Sequences from the three real datasets; soil, human-associated, and exercise were filtered using medium stringencies (allowing up to three expected errors per sequence) for each package and rarified to 5,215, 3,000 and 4,259 reads, respectively. These rarefaction levels were chosen as they were the lowest read count above 2,000, after the DADA2 pipeline was complete. ASV abundance tables output by all approaches were combined into a single table where each biological sample was represented multiple times (once for each pipeline). ASVs/OTUs not called by a specific pipeline were given an abundance of zero in their column (e.g., ASVs only called by Deblur for sampleA were given zero abundances in the columns for DADA2’s and UNOISE3’s outputs of sampleA). Representative sequences were aligned against the Greengenes 13_5 99% OTU aligned sequences and placed on the Greengenes 13_5 99% OTU tree using SEPP (Mirarab, Nguyen & Warnow, 2011). Weighted UniFrac and unweighted UniFrac distances at the ASV/OTU level were then generated using the QIIME1 beta_diversity.py command and principal coordinates were generated using the QIIME1 prinicpal_cordinates.py command.
++++++++++
— Actions to take —
1/ In the passage on sequence processing, to how many reads was the human-associated dataset rarefied?
2/ Resume the passage on sequence processing after its final sentence.
++++++++++
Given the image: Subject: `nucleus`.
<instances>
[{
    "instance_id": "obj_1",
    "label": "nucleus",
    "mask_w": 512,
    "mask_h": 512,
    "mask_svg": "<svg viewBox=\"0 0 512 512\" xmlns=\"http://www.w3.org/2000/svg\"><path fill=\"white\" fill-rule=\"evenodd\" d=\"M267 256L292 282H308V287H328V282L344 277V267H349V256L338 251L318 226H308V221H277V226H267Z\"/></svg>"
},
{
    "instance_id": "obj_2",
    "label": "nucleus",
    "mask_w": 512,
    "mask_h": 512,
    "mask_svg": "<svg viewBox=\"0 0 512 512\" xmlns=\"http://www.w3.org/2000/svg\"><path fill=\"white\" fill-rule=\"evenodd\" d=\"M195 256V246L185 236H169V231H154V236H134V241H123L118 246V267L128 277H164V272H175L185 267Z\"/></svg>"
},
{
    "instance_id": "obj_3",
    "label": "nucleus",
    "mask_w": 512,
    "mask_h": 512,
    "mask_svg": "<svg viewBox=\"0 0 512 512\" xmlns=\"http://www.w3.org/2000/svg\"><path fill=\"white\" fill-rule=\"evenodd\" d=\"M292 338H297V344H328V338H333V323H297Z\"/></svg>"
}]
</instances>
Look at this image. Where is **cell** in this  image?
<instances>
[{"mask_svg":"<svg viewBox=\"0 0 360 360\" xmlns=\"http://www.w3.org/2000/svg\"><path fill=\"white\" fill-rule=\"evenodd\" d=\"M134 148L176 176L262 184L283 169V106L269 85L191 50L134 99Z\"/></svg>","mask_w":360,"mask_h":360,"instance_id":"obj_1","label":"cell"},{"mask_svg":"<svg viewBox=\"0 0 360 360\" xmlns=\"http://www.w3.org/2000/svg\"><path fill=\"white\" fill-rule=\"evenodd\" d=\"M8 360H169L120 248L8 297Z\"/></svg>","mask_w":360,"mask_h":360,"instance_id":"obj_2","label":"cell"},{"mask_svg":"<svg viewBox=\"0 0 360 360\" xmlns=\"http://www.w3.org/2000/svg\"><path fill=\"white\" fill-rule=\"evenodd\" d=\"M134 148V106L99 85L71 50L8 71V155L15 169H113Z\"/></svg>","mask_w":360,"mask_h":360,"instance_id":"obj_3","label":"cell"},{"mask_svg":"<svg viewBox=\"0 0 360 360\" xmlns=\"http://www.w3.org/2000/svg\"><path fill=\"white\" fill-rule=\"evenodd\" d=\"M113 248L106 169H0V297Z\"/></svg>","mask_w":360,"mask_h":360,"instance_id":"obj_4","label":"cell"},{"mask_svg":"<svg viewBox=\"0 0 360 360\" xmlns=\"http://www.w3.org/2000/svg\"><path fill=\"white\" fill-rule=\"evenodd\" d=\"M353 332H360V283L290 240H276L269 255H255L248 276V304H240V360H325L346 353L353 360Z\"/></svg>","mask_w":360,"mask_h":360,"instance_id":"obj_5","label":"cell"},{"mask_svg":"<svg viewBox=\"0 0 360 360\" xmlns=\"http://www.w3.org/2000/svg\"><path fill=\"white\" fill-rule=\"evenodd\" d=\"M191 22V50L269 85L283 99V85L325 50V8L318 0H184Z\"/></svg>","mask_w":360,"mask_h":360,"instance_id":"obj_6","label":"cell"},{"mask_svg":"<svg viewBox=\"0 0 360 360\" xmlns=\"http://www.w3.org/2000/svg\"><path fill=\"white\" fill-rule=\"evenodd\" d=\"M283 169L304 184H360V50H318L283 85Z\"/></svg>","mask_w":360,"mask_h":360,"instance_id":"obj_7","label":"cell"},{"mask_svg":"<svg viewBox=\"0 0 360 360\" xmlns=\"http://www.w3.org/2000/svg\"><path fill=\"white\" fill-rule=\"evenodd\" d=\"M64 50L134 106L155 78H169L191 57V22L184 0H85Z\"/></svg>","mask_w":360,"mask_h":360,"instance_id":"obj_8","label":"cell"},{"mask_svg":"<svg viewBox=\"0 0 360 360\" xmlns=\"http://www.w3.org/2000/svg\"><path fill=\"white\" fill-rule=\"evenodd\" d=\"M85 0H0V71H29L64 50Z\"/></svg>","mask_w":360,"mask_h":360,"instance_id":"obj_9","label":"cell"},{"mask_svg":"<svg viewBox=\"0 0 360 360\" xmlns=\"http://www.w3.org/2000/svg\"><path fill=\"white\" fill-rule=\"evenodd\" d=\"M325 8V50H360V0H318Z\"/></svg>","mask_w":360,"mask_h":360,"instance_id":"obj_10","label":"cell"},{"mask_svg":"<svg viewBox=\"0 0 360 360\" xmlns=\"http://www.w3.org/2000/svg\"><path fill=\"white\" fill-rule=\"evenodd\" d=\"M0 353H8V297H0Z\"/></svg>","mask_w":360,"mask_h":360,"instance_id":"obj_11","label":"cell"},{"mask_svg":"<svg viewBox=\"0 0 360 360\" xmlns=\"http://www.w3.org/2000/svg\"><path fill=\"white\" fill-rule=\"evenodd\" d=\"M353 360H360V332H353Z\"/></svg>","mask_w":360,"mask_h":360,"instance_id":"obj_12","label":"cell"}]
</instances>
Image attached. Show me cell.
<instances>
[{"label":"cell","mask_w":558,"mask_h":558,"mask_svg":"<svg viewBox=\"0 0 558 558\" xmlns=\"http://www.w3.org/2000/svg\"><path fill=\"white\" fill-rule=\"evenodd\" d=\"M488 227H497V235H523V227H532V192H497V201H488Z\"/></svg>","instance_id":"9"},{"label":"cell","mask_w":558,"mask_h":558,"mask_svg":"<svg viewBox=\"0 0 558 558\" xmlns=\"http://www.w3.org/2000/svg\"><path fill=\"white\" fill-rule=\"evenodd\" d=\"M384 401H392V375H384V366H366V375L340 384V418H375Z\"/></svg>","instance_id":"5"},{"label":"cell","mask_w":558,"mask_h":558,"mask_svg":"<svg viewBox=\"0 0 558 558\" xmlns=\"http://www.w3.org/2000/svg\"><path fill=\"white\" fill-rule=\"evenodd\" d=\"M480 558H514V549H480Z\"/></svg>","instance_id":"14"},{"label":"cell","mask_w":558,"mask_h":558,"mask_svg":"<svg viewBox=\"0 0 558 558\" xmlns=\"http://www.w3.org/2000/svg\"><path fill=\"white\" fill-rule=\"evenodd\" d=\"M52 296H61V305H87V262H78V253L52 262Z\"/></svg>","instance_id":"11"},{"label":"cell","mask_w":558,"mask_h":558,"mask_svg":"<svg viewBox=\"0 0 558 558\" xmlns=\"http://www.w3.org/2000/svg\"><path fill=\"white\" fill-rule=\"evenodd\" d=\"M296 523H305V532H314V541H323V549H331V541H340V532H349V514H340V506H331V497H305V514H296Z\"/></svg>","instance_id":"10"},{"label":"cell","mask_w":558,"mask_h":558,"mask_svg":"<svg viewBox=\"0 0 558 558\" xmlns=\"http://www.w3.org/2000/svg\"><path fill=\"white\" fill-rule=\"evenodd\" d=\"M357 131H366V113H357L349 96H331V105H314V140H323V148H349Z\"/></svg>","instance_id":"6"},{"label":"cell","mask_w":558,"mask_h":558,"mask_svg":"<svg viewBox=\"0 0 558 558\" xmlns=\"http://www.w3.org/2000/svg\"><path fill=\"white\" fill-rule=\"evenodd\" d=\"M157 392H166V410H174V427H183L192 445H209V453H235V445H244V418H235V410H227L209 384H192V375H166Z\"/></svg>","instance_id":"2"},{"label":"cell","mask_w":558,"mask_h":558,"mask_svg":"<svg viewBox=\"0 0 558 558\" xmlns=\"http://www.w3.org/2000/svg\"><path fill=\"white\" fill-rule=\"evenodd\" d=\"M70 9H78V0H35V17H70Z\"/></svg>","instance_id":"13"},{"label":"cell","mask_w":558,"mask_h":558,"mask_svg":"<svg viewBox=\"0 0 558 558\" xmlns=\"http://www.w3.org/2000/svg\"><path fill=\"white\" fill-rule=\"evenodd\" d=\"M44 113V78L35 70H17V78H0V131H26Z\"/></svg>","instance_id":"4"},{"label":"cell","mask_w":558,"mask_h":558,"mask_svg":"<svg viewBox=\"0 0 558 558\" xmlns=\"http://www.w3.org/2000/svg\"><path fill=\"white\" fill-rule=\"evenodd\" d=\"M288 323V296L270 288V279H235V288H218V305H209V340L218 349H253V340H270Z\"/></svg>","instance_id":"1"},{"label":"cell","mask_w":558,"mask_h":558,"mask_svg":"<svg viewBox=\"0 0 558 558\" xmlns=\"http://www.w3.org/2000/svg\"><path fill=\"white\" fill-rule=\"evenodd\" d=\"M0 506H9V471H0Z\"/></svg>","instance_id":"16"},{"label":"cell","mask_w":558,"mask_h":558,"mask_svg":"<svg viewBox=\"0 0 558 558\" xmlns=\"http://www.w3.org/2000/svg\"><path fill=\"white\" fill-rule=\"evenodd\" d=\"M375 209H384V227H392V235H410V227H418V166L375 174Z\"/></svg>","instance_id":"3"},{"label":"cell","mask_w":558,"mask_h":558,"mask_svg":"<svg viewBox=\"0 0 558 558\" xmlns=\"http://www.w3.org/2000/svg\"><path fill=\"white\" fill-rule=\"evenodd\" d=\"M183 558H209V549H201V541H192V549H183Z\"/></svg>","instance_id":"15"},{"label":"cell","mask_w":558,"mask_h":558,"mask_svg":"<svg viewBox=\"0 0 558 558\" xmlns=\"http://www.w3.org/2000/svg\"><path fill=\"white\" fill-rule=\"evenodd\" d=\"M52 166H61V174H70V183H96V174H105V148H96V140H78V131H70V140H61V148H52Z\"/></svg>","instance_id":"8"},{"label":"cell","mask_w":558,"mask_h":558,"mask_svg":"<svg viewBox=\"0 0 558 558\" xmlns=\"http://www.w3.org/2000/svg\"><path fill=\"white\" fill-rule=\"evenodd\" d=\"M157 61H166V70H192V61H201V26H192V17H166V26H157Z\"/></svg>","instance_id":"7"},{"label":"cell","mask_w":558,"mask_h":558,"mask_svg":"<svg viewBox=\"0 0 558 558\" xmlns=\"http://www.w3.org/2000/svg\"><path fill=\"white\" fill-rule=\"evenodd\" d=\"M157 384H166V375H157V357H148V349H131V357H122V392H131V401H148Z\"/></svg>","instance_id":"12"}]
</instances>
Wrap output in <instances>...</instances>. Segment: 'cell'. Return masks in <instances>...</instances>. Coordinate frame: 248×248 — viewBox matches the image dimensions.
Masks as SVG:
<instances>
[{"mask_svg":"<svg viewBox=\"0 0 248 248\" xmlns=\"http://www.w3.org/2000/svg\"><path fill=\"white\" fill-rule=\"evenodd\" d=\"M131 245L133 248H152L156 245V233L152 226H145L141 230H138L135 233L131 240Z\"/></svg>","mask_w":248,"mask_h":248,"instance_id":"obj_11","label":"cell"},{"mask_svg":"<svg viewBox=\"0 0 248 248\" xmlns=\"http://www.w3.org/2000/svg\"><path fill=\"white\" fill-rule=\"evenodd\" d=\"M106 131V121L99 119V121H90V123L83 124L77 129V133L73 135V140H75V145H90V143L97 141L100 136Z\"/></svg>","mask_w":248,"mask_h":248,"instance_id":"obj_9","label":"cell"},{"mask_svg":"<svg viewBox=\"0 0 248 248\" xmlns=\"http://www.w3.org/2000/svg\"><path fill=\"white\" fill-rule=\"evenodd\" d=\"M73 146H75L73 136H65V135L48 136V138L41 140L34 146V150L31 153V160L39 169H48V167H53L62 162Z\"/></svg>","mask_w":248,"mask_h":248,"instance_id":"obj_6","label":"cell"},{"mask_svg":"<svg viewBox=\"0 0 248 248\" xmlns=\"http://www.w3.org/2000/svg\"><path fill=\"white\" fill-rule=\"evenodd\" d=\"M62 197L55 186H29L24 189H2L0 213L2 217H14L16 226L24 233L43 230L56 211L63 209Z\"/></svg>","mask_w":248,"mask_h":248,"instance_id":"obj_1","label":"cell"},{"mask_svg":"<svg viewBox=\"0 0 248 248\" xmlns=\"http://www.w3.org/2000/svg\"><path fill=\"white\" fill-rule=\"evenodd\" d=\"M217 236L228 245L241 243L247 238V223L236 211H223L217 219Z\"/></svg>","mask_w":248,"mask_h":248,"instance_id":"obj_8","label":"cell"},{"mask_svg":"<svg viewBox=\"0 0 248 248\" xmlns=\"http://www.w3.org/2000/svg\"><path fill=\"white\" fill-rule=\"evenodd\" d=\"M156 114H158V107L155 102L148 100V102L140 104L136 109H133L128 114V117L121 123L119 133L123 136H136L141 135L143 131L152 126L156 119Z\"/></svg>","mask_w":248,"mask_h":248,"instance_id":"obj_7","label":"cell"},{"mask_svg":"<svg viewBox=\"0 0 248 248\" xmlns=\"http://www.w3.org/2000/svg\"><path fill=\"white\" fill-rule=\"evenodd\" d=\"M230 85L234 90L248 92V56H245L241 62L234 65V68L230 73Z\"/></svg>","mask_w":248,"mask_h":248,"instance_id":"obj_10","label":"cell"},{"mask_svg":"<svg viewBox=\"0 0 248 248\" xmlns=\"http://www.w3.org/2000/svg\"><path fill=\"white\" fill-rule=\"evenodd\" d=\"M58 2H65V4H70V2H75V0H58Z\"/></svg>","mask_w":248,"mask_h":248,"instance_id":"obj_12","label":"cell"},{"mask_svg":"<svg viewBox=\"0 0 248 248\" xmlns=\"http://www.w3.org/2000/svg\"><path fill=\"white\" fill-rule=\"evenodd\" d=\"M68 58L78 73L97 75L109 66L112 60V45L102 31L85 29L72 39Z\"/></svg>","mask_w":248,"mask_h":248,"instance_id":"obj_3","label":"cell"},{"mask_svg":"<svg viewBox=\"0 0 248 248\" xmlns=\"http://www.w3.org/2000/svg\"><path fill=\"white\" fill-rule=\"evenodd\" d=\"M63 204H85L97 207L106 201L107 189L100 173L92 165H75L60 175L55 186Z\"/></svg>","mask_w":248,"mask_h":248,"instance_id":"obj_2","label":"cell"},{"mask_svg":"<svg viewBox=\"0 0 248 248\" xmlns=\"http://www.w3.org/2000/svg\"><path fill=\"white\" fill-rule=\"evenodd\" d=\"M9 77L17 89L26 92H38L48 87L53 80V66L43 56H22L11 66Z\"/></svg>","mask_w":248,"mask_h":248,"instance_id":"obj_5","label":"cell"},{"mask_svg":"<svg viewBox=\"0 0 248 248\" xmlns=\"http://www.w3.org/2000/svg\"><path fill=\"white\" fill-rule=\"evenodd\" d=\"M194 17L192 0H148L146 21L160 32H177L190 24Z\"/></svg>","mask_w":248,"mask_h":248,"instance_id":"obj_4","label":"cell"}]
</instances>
++++++++++
— Answers provided —
1/ 3,000 reads

2/
The Bray–Curtis distance matrix at the genus level was generated by assigning taxonomy to the resulting ASV/OTUs from each package using the RDP classifier (Cole et al., 2014) with the assignTaxonomy function available in the DADA2 package and the rdp_train_set_16 database. Distances were then generated using the summarize_taxa.py and beta_diversity.py commands in QIIME1. Ordination was generated using the metaMDS function in the vegan R package (Oksanen et al., 2018).

Mantel correlations between each distance matrix for each pipeline and each beta-diversity metric (weighted/unweighted UniFrac and Bray–Curtis) were generated using the vegan R package. The number of observed OTUs/ASVs per sample for each real dataset were generated using the rarified combined OTU/ASV tables and the alpha_diversity.py command in QIIME1 using observed OTUs as the metric option.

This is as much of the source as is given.